Mandapeta was originally called "Mandavyapuram", which came from Sage Mandukya. Mandapeta is a second-grade municipality established on October 1, 1958 in East Godavari district in the Indian state of Andhra Pradesh. It is located at mean elevation of about 15.48 msl at 16.520 N, 81.560 E.

According to the 2011 census, the population of the town was 56,063 and total number of households was 15,444 and spread across an area of 30.65 sq. km. The current population of the town is 63,004 and total no. of households (HH) is 17,681 with population growth rate of 1.1 which is divided into 30 election wards. The municipal boundary and current population is used for preparation of SFD. As per the slum survey, there are 20 notified slums in Mandapeta with a total population of 20,153. The slum pockets are scattered in different localities of the town, mainly in the outskirt of the town.

The whole population in Mandapeta (100%) uses onsite sanitation systems, with all of the FS being unsafely managed. This SFD Light Report was prepared by the Centre for Science and Environment (CSE) in 2020.

==Climate==

Mandapeta mandal receives a cumulative average annual rainfall of 1037.2mm.

++++++++++++++++++++

WHAT IS REQUIRED — Extend the text on the town of Mandapeta above, continuing on from its final sentence.

PROVIDED RECORDS —
++++++++++++++++++++

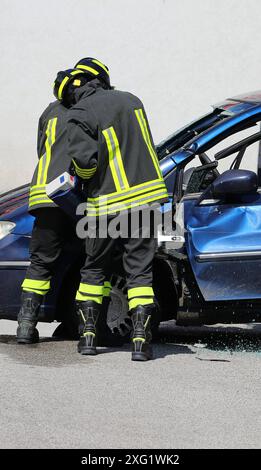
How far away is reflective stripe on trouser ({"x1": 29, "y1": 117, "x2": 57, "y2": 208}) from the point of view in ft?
20.6

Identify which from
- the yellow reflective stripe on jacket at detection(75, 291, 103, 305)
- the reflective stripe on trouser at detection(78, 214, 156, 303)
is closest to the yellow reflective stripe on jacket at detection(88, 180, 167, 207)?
the reflective stripe on trouser at detection(78, 214, 156, 303)

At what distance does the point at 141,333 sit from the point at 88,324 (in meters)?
0.33

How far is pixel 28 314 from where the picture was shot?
6.41m

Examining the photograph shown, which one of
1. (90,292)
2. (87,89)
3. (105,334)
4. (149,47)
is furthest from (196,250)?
(149,47)

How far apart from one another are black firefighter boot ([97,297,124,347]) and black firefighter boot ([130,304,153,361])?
1.32 ft

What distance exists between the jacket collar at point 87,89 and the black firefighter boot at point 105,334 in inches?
47.6

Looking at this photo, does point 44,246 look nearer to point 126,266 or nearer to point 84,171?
point 126,266

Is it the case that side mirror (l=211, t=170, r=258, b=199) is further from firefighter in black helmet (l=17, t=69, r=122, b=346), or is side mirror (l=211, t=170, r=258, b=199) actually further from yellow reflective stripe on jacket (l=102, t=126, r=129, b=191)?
firefighter in black helmet (l=17, t=69, r=122, b=346)

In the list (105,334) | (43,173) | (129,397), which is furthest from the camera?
(105,334)

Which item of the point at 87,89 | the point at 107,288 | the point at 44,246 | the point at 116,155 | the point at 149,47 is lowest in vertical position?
the point at 107,288

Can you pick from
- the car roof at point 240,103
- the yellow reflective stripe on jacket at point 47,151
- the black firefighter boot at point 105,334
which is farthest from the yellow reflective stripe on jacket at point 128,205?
the car roof at point 240,103

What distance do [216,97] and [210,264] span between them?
35.7 feet

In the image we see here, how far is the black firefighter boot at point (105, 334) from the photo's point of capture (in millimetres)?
6418

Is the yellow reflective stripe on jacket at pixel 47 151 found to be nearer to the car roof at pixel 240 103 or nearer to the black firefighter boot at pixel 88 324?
the black firefighter boot at pixel 88 324
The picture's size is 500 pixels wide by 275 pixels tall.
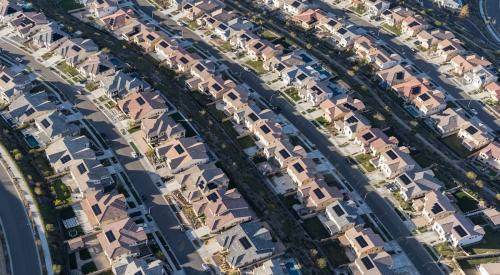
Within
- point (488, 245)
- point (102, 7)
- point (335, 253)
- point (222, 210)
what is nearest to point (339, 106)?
point (335, 253)

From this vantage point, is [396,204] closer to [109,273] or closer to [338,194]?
[338,194]

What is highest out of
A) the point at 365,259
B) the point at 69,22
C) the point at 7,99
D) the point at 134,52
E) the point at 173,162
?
the point at 69,22

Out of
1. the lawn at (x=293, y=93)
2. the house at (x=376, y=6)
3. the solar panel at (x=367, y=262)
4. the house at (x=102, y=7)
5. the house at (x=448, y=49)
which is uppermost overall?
the house at (x=102, y=7)

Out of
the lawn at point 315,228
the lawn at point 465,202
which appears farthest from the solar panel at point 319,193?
the lawn at point 465,202

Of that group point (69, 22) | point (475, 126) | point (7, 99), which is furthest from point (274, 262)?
point (69, 22)

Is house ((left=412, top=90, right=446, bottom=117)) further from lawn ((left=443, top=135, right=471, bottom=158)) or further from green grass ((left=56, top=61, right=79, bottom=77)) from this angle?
green grass ((left=56, top=61, right=79, bottom=77))

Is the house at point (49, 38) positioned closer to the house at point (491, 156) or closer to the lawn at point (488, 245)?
the house at point (491, 156)
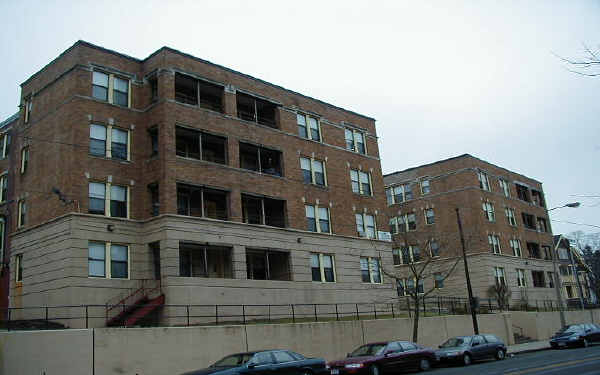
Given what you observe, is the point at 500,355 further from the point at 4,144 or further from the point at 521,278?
the point at 521,278

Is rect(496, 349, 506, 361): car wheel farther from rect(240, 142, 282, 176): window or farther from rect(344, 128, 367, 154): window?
rect(344, 128, 367, 154): window

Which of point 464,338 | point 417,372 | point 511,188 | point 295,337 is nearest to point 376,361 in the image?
point 417,372

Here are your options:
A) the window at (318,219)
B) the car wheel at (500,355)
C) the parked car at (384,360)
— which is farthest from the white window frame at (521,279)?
the parked car at (384,360)

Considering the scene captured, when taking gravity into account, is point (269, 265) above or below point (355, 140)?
below

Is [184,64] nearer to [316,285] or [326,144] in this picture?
[326,144]

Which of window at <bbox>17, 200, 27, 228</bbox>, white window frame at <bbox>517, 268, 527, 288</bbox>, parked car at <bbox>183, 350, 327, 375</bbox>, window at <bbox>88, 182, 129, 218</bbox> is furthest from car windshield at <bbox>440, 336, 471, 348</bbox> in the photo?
white window frame at <bbox>517, 268, 527, 288</bbox>

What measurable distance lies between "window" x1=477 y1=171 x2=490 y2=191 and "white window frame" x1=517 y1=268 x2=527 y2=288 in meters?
8.93

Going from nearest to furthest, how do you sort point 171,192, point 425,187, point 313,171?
point 171,192, point 313,171, point 425,187

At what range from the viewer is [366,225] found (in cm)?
4116

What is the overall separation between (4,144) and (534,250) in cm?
5334

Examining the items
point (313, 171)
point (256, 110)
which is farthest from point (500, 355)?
point (256, 110)

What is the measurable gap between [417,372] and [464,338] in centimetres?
426

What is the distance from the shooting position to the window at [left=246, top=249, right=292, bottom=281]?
34.8 meters

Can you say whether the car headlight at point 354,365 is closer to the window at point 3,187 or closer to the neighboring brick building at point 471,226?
the window at point 3,187
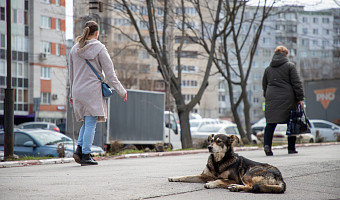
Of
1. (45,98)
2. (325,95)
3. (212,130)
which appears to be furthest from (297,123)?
(45,98)

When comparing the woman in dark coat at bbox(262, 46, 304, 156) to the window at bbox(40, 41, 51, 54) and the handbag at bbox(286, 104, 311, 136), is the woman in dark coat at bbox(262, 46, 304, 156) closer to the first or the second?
the handbag at bbox(286, 104, 311, 136)

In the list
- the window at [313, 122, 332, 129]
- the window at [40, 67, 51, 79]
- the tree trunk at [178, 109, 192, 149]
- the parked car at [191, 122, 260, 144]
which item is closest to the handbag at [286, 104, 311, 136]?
the tree trunk at [178, 109, 192, 149]

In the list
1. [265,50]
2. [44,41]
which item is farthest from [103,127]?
[265,50]

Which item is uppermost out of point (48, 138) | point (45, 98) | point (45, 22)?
point (45, 22)

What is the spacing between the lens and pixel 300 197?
5273mm

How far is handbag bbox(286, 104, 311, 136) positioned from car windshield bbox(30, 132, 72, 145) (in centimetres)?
798

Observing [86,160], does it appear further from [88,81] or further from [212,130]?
[212,130]

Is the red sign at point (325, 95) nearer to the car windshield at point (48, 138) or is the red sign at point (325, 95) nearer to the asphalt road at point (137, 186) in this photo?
the car windshield at point (48, 138)

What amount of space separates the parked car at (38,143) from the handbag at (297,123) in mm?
6743

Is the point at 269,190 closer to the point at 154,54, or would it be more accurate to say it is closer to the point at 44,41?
the point at 154,54

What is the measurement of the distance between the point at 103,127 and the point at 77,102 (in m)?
12.5

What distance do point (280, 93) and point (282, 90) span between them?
0.07m

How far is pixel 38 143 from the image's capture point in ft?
54.2

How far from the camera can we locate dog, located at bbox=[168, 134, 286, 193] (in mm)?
5445
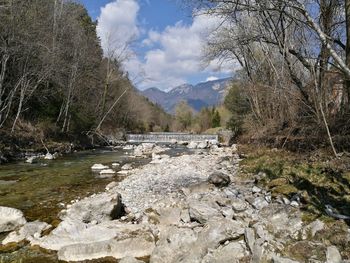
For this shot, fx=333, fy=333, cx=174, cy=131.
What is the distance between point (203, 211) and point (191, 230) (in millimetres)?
695

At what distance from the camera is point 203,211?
5.65m

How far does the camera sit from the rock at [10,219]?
20.1 feet

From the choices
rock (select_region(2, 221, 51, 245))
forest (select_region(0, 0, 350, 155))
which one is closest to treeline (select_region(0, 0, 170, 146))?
forest (select_region(0, 0, 350, 155))

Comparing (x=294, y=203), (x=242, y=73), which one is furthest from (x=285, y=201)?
(x=242, y=73)

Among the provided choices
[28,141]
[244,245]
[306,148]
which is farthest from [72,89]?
[244,245]

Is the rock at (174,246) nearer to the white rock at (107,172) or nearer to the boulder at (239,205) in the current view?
the boulder at (239,205)

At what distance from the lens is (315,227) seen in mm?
4441

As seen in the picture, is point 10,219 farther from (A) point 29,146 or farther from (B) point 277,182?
(A) point 29,146

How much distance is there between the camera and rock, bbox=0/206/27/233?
6138 millimetres

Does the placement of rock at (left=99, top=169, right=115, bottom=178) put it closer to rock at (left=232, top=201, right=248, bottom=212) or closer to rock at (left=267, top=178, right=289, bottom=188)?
rock at (left=267, top=178, right=289, bottom=188)

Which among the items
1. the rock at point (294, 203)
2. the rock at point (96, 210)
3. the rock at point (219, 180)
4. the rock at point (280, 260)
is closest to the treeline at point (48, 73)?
the rock at point (96, 210)

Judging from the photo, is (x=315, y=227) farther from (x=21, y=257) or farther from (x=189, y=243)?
(x=21, y=257)

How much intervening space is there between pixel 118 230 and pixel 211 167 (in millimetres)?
6642

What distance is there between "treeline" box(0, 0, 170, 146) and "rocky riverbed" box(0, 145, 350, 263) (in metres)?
13.8
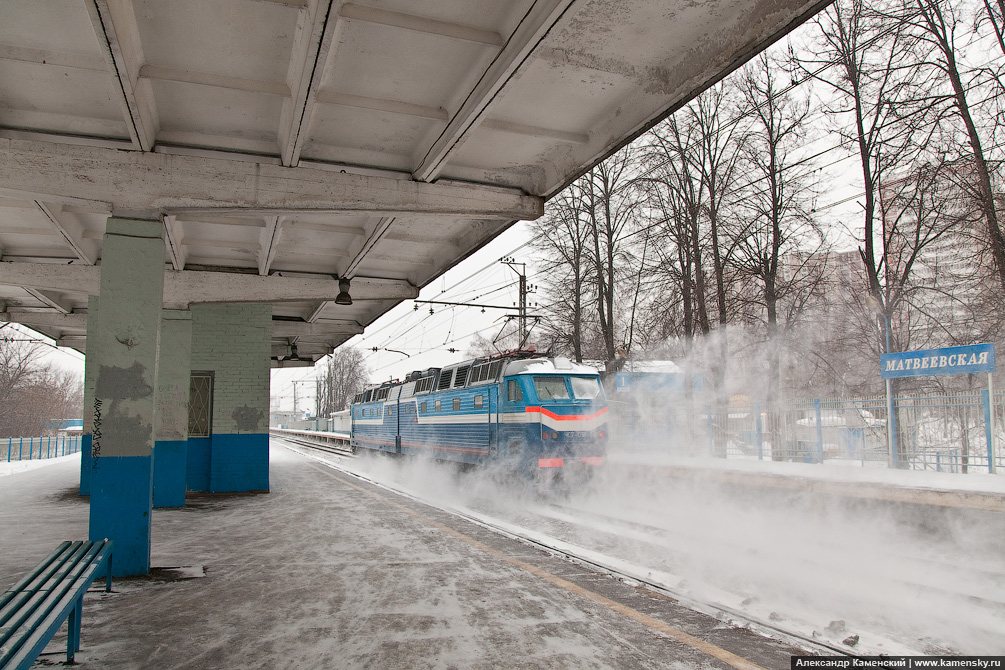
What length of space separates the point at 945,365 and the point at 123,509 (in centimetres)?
1251

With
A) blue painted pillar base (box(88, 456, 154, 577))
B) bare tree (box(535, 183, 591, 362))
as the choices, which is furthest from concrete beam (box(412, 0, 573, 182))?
bare tree (box(535, 183, 591, 362))

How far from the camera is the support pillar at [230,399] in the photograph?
44.8 ft

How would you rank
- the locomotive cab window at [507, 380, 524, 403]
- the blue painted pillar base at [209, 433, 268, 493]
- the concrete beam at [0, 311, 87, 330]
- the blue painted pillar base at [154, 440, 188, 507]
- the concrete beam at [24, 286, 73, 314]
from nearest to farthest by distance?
the blue painted pillar base at [154, 440, 188, 507] < the concrete beam at [24, 286, 73, 314] < the locomotive cab window at [507, 380, 524, 403] < the blue painted pillar base at [209, 433, 268, 493] < the concrete beam at [0, 311, 87, 330]

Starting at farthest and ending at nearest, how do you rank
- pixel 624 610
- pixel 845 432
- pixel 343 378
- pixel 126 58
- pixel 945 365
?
pixel 343 378 → pixel 845 432 → pixel 945 365 → pixel 624 610 → pixel 126 58

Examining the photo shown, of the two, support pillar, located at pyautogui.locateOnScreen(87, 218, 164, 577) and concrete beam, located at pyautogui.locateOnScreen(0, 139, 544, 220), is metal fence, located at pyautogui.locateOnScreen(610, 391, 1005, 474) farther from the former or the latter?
support pillar, located at pyautogui.locateOnScreen(87, 218, 164, 577)

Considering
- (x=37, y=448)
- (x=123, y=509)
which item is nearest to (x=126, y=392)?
(x=123, y=509)

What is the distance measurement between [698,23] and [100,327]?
633 cm

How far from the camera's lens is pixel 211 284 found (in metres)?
11.2

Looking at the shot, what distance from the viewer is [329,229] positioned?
9602 millimetres

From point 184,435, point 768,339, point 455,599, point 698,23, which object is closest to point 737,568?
point 455,599

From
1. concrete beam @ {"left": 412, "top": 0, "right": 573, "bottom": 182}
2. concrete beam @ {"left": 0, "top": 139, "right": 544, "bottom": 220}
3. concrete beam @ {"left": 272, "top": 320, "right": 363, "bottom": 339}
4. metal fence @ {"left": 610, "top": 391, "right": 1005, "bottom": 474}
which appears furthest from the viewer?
concrete beam @ {"left": 272, "top": 320, "right": 363, "bottom": 339}

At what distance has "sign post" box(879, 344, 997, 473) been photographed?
33.7 feet

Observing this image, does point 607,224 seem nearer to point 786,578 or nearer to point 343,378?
point 786,578

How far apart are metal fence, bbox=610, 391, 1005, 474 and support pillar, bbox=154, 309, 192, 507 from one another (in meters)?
12.8
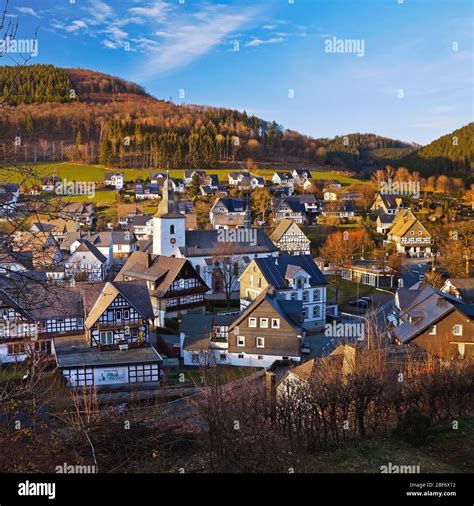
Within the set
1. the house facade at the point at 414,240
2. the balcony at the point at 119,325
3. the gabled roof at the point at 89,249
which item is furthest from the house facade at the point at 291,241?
the balcony at the point at 119,325

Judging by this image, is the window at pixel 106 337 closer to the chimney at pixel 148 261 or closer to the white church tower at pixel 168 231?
the chimney at pixel 148 261

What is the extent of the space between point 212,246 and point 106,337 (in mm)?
19273

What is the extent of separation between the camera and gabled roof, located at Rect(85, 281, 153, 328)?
2964 cm

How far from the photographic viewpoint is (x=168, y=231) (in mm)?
46781

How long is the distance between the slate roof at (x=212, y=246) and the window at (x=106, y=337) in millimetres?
17434

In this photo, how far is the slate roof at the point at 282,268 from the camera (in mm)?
37406

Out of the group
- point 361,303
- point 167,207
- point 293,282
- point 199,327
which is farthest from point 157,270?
point 361,303

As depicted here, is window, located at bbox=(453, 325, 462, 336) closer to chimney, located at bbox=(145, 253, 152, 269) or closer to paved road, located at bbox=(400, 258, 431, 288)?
paved road, located at bbox=(400, 258, 431, 288)

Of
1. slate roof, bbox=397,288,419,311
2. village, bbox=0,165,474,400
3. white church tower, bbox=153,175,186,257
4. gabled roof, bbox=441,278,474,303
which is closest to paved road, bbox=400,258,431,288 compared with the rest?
village, bbox=0,165,474,400

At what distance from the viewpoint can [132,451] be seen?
11.3 m

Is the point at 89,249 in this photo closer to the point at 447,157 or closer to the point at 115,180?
the point at 115,180

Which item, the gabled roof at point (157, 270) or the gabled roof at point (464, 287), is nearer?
the gabled roof at point (464, 287)

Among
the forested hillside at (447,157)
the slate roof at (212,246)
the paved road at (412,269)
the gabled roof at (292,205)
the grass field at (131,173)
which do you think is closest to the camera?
the paved road at (412,269)
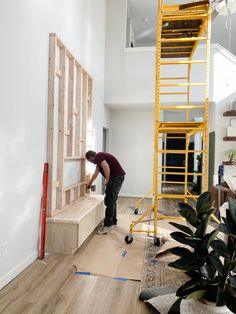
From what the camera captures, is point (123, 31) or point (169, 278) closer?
point (169, 278)

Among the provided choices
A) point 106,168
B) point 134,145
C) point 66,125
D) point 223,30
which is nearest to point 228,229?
point 106,168

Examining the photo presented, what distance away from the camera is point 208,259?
1543mm

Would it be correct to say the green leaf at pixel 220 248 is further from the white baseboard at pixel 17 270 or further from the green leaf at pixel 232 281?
the white baseboard at pixel 17 270

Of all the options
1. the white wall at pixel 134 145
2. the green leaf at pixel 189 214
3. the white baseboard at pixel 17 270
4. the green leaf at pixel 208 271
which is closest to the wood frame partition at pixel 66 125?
the white baseboard at pixel 17 270

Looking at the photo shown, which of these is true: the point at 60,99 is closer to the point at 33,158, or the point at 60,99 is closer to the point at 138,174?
the point at 33,158

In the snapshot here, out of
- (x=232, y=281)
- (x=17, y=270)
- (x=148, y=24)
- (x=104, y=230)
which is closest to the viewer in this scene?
(x=232, y=281)

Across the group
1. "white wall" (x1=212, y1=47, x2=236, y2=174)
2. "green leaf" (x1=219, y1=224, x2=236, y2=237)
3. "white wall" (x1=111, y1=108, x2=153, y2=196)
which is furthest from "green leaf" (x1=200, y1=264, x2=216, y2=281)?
"white wall" (x1=111, y1=108, x2=153, y2=196)

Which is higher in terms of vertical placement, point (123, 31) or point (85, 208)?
point (123, 31)

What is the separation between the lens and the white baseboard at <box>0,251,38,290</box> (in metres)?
2.33

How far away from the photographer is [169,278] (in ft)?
8.46

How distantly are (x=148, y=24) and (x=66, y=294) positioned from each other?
8094 millimetres

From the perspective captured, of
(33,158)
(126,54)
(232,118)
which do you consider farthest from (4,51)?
(232,118)

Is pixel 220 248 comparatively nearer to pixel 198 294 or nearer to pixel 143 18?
pixel 198 294

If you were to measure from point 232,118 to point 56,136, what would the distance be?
15.5 ft
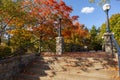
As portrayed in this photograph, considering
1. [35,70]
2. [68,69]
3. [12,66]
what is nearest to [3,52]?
[12,66]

++++++++++++++++++++

RESPONSE —
==Geology==

Mandapeta is located in the Krishna Godavari Basin.

Both Oil and Natural Gas reserves have been found in the Mandapeta formation.
ONGC plans to drill wells in the onland blocks in Mandapeta to assess the potential of shale.

==Demographics==

As per 2011 census, the urban agglomeration is home to about 53000 people. Among them, about 49% are male and about 51% are female, Population density of the town is 2477 persons per km2. 88% of the whole population are from General category, 11% are from Scheduled castes and 1% are Scheduled tribes. Child population (aged under 6 years) of Mandapeta municipality is 9% of the total population in which 52% are boys and 48% are girls. There are about 15,000 households in the town.

==Education==

The Primary and Secondary School Education is imparted by Government, Aided and Private schools, There are many reputed schools and colleges in and around the town under the School Education Department of the state. The mediums of instruction followed are English & Telugu.

There is a non-residential Government Junior College for both boys & girls. It was established in 1969. The medium of instruction is Telugu. There are many Private Junior Colleges too.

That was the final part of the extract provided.